A Abobo, c’est pratiquement le même décor, observé tous les matins, notamment au rond-point situé en face de la mairie de la commune ou au carrefour Samaké. Le transport en commun est désormais un enfer. Et ce rituel, c’est tous les matins qu’il faut s’y soumettre. «Avec la période des fêtes ce sera plus difficile…», convient-on.
Le trottoir, voie de circulation
Pire encore, la conduite sur le trottoir. De nombreuses personnes sont victimes, au quotidien de la mauvaise conduite des chauffeurs de gbakas, wôrô-wôrô qui prennent d’assaut les voies réservées aux piétons, sous le fallacieux prétexte d’éviter les embouteillages.
«Ici, il n’y a plus de trottoir, les gbakas, de Gesco (quartier Ouest de Yopougon) nous mènent la vie dure ; je me demande bien s’ils ont un cerveau», déclare dans une colère noire Philippe Kouadio.
Les propos de Philippe Kouadio se sont illustrés à travers la scène que nous avons observé ce samedi, aux environs de 10 h, au «carrefour zone», dans le quartier Port Bouet 2. En effet, c’est avec la peur au ventre que les populations empruntent les trottoirs de ce secteur. C’est un spectacle inimaginable, parce qu’à chaque pas les usagers sont obligés de regarder en arrière, pour ne pas être surpris par ces «seigneurs de la route».
Au moindre reproche de certains piétons, qui trouvent ce comportement anormal, c’est la foire aux injures. «Va te plaindre chez le président, fils de maudit-là» lance un apprenti de gbaka à un adulte, à qui le conducteur demande de céder le passage sur le trottoir pour ne pas se faire écraser le pied. Une scène qui nous laisse pantois, à telle enseigne que l'on se demande si nous avons changé de planète, où l’anormalité devient normale.
En outre, les gbakas ont la réputation de rouler portes ouvertes. Ces portières effleurent les passants, parfois les blessent sans pour autant s’arrêter. «Les gbakas sont un mal nécessaire. On n’a pas le choix, on est obligé de les subir au quotidien. Vous parlez des portières, mais vous oubliez aussi les rajouts de sièges dans les véhicules. J’ai eu un problème aux genoux à cause d’un gbaka que j’ai emprunté à Port Bouet 2. Je ne pouvais même pas plier ma jambe convenablement dans la voiture», fait savoir Isabelle Koné, commerçante de vêtements à Adjamé St Michel.

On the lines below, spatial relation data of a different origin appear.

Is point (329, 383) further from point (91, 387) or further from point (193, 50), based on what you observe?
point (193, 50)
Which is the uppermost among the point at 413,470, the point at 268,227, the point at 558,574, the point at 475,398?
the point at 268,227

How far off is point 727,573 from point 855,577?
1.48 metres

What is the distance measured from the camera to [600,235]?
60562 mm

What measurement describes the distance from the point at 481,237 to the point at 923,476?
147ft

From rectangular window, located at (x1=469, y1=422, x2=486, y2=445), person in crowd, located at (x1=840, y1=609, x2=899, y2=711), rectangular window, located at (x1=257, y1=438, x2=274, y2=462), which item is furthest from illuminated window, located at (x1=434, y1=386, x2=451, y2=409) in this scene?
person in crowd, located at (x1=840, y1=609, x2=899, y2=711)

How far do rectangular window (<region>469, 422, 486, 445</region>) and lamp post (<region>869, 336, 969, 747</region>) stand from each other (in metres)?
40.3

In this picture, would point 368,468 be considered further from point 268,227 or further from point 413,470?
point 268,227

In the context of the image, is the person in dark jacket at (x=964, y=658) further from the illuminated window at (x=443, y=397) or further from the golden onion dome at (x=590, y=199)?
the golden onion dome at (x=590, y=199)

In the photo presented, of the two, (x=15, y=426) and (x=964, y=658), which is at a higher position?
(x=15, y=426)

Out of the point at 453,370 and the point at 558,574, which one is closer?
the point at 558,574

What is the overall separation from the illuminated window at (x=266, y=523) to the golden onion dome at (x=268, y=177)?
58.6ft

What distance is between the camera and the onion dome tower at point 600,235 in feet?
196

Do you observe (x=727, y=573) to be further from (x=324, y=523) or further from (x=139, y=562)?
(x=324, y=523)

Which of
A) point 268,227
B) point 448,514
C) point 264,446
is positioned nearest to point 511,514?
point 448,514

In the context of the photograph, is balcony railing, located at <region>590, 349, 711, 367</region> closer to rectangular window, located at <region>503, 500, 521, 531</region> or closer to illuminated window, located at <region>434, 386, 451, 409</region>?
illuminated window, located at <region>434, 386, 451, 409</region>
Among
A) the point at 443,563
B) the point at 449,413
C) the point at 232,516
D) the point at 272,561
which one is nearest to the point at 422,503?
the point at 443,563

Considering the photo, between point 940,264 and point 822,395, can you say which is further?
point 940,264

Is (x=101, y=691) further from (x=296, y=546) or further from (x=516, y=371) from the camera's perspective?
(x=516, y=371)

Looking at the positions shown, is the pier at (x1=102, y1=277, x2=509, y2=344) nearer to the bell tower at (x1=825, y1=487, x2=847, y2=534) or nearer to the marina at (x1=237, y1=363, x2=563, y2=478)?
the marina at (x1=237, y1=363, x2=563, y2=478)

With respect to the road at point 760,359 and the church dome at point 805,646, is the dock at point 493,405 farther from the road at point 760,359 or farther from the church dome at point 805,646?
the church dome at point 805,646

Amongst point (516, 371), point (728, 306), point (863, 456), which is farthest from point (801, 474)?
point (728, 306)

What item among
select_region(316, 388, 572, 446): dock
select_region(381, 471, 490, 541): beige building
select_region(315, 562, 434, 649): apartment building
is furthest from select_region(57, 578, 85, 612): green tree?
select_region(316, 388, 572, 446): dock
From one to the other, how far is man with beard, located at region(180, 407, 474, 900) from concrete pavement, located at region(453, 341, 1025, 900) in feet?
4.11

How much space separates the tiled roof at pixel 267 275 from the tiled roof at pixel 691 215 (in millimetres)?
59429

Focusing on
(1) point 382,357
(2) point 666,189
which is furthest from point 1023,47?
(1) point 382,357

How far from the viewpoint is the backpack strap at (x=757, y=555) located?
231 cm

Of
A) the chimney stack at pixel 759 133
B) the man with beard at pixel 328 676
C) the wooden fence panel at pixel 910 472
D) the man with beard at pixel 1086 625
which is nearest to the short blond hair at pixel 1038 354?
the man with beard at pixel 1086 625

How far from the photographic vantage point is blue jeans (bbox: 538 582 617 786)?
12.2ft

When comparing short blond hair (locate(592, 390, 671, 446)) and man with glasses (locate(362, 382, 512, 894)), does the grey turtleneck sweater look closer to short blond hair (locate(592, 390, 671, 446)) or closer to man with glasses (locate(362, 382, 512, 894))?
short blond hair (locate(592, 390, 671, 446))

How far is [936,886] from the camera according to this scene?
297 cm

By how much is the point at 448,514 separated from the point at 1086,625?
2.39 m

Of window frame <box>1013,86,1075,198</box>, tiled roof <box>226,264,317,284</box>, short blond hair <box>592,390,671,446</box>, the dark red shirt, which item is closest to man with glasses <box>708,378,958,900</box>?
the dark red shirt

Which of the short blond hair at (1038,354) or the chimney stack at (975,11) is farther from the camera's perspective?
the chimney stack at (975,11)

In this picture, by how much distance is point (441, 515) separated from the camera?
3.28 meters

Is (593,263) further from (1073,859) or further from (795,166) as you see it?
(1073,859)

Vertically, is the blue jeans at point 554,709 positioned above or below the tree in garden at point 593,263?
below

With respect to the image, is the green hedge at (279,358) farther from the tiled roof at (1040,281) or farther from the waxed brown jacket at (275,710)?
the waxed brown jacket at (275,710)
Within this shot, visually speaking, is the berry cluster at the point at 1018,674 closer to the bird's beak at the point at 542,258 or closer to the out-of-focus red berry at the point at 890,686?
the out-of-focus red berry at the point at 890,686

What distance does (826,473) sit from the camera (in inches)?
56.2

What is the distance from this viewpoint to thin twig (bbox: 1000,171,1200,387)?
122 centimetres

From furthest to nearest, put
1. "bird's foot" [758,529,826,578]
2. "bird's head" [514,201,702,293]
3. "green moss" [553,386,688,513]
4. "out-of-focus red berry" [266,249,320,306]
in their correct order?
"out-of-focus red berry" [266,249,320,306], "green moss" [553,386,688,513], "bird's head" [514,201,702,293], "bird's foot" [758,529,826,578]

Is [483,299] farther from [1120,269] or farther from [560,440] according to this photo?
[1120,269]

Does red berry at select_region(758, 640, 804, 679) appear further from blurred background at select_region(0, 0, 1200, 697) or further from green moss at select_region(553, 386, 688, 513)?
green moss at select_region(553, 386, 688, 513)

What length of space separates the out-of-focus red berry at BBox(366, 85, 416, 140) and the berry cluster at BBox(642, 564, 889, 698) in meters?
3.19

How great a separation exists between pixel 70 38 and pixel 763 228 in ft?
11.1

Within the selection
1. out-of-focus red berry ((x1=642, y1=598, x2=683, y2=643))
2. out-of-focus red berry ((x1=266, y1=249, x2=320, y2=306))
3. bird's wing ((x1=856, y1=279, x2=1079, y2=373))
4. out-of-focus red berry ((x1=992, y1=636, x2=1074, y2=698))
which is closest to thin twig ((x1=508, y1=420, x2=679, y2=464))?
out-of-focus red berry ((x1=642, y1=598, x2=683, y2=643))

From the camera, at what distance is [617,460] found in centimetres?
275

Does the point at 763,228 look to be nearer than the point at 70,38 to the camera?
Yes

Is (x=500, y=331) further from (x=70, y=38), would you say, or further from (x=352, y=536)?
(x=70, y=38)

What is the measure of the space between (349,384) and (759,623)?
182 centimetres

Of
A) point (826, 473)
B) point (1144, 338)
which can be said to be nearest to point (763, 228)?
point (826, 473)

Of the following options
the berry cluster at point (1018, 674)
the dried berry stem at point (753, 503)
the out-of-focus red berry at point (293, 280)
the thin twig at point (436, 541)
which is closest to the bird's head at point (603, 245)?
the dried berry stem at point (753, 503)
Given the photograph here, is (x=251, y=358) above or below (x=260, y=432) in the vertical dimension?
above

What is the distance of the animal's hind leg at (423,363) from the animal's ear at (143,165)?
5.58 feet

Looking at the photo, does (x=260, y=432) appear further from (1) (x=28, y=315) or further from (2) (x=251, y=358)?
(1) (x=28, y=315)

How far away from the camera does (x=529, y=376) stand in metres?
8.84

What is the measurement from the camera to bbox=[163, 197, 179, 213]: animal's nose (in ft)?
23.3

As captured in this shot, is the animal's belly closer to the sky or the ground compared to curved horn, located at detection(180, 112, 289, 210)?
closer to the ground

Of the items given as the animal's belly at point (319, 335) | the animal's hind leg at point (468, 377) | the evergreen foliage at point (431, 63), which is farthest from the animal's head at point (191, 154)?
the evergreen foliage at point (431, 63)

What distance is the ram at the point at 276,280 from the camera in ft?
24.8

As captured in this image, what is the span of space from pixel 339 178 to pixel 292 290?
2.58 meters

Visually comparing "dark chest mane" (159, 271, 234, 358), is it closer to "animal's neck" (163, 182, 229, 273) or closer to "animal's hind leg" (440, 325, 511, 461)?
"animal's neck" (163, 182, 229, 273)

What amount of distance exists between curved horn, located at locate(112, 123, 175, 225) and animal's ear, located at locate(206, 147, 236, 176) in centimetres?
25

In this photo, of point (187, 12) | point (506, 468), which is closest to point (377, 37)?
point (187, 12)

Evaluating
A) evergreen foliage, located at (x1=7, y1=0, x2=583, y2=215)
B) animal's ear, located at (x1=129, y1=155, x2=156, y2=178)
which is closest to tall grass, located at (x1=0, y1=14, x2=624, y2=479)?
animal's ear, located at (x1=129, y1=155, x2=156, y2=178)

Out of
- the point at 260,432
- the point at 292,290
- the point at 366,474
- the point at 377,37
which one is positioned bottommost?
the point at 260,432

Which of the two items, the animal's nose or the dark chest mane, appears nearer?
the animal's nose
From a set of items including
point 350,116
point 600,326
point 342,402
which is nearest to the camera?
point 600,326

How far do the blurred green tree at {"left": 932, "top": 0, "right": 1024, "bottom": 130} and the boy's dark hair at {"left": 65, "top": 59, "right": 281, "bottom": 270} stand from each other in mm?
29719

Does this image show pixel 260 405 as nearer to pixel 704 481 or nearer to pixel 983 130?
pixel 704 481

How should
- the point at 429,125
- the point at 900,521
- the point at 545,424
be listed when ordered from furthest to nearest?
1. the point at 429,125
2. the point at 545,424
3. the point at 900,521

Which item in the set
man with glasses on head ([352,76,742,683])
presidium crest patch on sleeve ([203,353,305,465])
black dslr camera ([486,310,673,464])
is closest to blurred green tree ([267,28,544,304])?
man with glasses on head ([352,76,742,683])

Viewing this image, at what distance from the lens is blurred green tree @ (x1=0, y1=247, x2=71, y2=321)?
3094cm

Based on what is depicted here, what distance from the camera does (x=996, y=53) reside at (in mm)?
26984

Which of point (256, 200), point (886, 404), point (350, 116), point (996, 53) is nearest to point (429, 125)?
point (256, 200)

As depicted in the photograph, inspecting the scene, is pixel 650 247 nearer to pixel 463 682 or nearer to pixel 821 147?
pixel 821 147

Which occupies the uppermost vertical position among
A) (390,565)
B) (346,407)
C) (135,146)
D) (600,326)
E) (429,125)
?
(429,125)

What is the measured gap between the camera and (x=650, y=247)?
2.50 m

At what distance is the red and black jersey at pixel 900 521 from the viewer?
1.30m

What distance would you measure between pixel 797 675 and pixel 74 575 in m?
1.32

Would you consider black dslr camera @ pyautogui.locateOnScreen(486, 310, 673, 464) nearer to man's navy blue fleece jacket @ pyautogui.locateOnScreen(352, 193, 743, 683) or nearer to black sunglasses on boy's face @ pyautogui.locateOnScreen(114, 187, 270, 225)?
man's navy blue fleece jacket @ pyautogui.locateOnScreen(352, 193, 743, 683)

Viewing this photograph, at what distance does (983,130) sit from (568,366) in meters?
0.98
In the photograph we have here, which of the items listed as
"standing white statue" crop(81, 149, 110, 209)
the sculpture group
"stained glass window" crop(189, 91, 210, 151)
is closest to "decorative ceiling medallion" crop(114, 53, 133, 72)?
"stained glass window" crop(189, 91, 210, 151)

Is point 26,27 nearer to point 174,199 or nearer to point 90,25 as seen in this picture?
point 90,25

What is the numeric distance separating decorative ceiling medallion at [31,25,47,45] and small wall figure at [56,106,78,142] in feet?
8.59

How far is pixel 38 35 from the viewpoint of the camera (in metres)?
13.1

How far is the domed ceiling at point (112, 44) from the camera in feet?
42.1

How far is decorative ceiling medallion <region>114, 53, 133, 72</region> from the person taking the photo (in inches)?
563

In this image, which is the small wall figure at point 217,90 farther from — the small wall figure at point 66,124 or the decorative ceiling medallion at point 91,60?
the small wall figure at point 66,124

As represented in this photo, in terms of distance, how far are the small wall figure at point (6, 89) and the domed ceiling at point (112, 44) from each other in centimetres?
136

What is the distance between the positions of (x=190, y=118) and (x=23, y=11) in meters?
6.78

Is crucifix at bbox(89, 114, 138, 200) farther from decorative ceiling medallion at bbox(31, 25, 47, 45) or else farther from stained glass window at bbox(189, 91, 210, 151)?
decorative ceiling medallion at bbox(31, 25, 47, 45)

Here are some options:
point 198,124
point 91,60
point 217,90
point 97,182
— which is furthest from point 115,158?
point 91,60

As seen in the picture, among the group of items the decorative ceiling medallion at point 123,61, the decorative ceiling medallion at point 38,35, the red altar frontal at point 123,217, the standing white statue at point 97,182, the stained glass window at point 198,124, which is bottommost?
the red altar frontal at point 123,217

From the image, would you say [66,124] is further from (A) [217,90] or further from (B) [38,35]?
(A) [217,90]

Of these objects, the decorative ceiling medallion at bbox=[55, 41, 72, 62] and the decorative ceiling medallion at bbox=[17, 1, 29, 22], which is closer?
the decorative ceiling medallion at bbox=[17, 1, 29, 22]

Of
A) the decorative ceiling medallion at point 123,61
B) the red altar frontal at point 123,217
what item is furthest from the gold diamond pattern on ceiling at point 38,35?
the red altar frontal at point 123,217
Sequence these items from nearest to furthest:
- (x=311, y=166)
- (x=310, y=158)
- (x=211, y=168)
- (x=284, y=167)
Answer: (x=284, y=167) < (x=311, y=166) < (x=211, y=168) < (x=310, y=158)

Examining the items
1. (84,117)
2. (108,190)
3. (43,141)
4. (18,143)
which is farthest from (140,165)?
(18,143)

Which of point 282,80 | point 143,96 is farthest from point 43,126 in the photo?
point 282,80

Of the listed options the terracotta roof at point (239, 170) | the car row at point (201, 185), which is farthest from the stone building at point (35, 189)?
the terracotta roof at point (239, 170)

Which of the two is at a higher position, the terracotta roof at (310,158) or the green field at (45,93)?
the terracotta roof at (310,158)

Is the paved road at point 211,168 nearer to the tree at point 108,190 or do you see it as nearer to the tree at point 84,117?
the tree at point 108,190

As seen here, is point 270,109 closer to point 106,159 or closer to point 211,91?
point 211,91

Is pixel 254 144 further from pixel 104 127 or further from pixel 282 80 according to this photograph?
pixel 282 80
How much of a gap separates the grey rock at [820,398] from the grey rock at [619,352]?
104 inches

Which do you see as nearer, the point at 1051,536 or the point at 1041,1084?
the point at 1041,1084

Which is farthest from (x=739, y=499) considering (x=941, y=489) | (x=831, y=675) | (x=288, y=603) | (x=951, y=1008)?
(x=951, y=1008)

Ces deux communes situées dans la partie Nord d’Abidjan, sont reliées au Plateau, le quartier des affaires, et à la partie Sud de la capitale par des autoroutes, de quoi donner chaque matin au moins une heure de sueur froide aux passagers: quand il n’y a pas d’embouteillage, c’est en trombe que ces véhicules mal entretenues se jettent sur la route et le pire arrive souvent. «C’est dangereux d’emprunter ces voitures mais on va faire comment?», se résignent généralement les Ivoiriens.
Le permis à points, peut-être la solution
Du côté des autorités, l’on a conscience des énormes désagréments causés par ces véhicules de transport mais aucune mesure choc n’est prise. «Pour éviter le racket, on a retiré les agents de police des rues sans proposer autre chose pour imposer la discipline des automobilistes» reconnaît un conseiller de la municipalité de Yopougon.Que faire alors? «Il faut continuer à sensibiliser…», un échappatoire mainte fois ressassé qui n’a pas porté ses fruits.
Toutefois le permis à points annoncé dernièrement par le gouvernement pourrait peut-être avoir l’effet «épée de Damocles» et ramener nos chauffards à la raison.